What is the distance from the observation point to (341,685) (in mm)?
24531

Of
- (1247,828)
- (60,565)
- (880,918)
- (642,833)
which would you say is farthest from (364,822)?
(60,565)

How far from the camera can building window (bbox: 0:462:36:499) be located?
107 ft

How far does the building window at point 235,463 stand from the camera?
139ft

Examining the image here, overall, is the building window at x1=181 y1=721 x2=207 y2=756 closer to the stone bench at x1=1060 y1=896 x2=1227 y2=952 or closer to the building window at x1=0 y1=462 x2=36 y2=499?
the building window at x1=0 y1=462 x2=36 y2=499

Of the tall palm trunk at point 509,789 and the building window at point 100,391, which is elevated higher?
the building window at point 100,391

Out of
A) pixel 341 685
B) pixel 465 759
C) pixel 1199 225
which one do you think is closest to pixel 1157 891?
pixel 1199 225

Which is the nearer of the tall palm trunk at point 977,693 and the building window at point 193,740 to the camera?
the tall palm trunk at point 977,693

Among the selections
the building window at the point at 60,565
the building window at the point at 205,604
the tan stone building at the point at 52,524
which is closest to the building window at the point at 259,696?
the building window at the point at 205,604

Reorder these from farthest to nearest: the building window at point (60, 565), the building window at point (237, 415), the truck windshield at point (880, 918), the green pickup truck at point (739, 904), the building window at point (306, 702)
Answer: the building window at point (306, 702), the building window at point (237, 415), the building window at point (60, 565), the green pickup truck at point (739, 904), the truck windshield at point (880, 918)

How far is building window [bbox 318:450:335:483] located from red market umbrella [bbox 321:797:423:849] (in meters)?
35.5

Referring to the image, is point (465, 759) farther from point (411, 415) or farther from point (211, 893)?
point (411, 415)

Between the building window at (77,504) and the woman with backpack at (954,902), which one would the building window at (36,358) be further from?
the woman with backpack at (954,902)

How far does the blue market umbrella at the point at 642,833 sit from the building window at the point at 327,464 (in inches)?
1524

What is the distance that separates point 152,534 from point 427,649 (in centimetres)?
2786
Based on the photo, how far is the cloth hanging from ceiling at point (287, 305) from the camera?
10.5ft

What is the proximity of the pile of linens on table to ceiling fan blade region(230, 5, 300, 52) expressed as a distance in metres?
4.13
--*--
◆ **WHAT IS EXPECTED**: Rewrite the stretch from the line containing "What is the proximity" through the end of the material, changing "pile of linens" to "stack of linens" and leaving everything else as it is.

◆ **EXERCISE RESPONSE**:
What is the proximity of the stack of linens on table to ceiling fan blade region(230, 5, 300, 52) expressed as a distance in metres?
4.13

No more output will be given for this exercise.